I must have the only husband who needs emergency pants with any frequency. I never hear anyone else talking about pants emergencies. Why is that? In any case, this email exchange is too good not to share with you. Yes, I warned FKGuy that I would share. No, I am not making this up. You are welcome.
The other day, I sent FKGuy an email asking how his commute was, as I saw on the news there was an accident. The following exchange ensued. (I have literally copied and pasted the entire exchange for your amusement.)
FKGuy: Had torrential rain whole way to office, am soaking wet, have the door closed with a Keep Out sign up and have no pants on. Would have been a good day for emergency office pants. Needs to remember to leave spare clothes here.
Me: I have a great image of Kevin James in Hitch. I am glad I did not have a mouthful of tea when I read that, or clearly it would have come out my nose and ruined another laptop.
FKGuy: Even truer now as I am currently in the bathroom. That was a lot of curry last night.
Me: Stop. You are killing me. Please tell me you wore pants TO GET TO the bathroom.
FKGuy: Unfortunately, yes I did.

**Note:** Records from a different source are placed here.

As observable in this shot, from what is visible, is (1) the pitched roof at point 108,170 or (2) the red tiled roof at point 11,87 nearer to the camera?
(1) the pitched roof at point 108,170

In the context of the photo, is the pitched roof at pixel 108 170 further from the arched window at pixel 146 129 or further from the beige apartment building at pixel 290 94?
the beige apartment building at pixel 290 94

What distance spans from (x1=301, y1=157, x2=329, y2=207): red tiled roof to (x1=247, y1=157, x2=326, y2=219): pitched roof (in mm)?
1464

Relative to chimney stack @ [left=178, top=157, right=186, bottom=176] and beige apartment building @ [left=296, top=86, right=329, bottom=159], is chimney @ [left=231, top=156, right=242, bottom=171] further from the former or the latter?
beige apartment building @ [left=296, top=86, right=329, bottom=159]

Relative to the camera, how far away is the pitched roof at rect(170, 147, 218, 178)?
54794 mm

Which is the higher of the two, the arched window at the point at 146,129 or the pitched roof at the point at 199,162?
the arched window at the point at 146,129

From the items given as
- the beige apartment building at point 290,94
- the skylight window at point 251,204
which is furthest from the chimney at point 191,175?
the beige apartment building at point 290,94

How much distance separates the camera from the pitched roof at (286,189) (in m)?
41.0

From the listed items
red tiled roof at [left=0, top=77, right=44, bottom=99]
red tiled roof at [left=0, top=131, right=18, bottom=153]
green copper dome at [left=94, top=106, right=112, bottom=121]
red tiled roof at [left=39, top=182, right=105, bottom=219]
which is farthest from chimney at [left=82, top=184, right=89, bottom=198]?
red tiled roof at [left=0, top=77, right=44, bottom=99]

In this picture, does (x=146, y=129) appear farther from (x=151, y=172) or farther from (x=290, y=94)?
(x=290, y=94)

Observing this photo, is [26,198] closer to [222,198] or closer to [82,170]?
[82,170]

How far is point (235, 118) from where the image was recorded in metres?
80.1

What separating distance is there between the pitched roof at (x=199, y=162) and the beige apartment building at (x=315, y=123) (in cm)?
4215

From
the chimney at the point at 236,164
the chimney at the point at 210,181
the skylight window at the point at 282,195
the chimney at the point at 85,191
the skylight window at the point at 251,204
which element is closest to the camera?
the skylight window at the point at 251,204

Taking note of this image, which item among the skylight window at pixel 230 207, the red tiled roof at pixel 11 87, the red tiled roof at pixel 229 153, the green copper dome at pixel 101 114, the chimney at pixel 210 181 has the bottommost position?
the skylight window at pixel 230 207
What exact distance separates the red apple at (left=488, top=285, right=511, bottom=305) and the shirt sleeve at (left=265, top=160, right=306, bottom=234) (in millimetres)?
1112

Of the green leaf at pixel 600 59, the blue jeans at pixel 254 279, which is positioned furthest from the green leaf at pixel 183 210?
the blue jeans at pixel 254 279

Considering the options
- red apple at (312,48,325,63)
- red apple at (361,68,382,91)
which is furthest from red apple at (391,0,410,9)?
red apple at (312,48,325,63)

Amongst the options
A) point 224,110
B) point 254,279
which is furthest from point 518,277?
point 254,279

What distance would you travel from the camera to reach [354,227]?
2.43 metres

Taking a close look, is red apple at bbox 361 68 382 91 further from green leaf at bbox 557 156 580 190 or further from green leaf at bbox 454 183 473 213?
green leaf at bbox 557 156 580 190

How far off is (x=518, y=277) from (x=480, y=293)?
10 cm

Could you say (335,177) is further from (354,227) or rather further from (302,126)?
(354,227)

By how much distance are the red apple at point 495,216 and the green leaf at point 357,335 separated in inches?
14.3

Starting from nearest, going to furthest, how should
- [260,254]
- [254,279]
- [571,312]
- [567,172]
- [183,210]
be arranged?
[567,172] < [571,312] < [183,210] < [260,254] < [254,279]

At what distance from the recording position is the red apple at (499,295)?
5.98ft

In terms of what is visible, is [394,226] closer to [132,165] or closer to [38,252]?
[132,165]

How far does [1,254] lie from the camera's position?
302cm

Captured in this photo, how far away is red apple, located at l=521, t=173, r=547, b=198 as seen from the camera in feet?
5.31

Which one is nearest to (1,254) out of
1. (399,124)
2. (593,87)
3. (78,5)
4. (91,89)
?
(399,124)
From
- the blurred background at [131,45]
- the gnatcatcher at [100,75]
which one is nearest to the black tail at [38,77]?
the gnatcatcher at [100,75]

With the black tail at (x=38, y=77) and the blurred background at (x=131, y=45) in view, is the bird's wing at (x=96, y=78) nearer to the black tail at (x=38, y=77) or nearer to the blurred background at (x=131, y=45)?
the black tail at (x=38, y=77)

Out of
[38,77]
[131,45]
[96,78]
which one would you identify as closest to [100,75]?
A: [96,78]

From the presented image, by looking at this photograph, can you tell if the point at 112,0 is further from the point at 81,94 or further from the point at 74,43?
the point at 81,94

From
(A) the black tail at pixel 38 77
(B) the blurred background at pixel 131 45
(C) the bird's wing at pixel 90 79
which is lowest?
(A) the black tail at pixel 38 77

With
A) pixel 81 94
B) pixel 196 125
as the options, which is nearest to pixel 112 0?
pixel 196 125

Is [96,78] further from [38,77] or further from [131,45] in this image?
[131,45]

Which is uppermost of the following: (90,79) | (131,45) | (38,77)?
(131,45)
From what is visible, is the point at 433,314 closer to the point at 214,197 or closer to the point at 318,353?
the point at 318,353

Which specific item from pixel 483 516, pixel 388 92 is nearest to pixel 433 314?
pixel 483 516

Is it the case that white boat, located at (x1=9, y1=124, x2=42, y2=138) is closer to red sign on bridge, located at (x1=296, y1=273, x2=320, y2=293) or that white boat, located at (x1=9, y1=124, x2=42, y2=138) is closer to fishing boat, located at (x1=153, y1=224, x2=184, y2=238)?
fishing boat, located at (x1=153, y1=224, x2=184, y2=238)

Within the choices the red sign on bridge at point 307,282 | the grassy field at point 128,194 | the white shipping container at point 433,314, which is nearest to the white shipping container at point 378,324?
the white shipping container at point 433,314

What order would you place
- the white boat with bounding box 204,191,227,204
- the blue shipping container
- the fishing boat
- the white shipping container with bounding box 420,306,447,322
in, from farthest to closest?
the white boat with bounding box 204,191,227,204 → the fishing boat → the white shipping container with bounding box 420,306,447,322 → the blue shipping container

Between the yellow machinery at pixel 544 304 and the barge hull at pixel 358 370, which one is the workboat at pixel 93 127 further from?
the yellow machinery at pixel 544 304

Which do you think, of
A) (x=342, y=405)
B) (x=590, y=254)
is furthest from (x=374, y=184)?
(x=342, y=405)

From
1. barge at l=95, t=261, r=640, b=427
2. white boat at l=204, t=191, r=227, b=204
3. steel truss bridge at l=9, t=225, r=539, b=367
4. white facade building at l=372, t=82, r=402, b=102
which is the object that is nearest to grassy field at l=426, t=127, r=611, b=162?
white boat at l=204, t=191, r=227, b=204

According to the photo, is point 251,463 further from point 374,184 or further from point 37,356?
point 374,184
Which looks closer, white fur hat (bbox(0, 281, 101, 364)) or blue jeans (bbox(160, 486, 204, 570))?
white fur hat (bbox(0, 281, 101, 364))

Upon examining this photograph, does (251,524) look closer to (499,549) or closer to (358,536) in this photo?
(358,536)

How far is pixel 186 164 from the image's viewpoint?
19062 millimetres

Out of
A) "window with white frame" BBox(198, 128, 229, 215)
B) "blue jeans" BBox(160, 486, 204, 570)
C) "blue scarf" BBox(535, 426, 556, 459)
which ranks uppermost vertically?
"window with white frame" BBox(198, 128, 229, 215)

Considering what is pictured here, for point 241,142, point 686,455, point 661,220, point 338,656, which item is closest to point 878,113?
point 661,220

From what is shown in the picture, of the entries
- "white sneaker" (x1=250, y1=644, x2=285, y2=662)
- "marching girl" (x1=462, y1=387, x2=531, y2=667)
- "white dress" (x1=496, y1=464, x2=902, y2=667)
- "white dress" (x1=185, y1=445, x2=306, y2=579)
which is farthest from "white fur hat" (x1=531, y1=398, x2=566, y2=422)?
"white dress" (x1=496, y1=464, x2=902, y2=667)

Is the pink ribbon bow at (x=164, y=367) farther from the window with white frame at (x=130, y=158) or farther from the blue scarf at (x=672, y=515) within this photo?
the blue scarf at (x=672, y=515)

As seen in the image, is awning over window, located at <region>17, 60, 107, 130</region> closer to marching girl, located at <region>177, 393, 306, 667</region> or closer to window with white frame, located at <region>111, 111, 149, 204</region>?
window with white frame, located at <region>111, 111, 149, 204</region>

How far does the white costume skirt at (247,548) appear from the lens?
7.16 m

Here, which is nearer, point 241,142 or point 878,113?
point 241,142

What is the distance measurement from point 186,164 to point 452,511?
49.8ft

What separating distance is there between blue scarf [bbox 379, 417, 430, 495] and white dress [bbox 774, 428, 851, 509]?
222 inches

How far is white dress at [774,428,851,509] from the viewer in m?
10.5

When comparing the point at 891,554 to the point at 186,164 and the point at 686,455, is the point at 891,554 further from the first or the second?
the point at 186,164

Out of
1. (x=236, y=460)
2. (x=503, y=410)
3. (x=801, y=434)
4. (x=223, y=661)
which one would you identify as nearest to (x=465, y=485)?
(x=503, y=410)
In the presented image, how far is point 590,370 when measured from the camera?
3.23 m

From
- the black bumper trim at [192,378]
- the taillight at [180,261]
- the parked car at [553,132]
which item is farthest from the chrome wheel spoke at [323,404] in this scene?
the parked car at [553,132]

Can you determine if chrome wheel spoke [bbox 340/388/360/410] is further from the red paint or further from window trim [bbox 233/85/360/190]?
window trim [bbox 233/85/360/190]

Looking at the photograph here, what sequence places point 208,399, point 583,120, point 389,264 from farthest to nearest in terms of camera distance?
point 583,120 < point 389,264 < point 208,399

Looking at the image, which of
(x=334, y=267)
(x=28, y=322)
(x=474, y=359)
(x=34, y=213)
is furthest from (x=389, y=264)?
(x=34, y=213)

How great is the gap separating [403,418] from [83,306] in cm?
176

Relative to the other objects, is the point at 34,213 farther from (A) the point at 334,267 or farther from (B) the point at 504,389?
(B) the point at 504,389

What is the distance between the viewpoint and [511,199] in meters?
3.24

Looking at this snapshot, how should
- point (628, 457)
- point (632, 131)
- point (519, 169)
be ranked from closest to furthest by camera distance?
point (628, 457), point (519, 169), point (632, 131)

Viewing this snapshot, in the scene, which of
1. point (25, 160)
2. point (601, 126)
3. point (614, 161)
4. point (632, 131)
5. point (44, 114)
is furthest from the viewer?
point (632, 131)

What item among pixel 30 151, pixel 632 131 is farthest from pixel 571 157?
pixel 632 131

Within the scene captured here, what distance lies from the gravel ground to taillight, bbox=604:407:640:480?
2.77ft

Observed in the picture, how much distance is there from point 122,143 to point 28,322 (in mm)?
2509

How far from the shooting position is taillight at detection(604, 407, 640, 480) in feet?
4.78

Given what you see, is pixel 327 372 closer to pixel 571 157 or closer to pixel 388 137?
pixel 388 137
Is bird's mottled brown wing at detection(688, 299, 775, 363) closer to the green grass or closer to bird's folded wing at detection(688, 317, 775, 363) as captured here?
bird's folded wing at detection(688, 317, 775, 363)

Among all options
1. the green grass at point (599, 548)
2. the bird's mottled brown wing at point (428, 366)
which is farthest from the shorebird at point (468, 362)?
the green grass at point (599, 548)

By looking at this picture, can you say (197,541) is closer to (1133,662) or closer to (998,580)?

I need emergency pants.
Me: Do you want me to bring you clean, dry pants? I am happy to do that.
FKGuy: No – they will be dry soon enough – meanwhile no pants and keep out sign.
(An hour and a half later…)
FKGuy: Pants back on now.
Me: (breathing a sigh of relief. And still laughing.)
And that, my friends, is my life. Wardrobe malfunctions and emergency pants. I laughed so hard at each email, naturally I had to replay this conversation for everyone I talked to that day. One such friend, whose husband enjoys going pants-less (but only within the confines of their house), relayed the saga to her husband. As he was taking a suitcase downstairs (in his underwear) with a worried dog trailing behind, he looks at the dog and says “Dog, I’m not going anywhere. I am in my underwear. Who do you think I am, FKGuy???”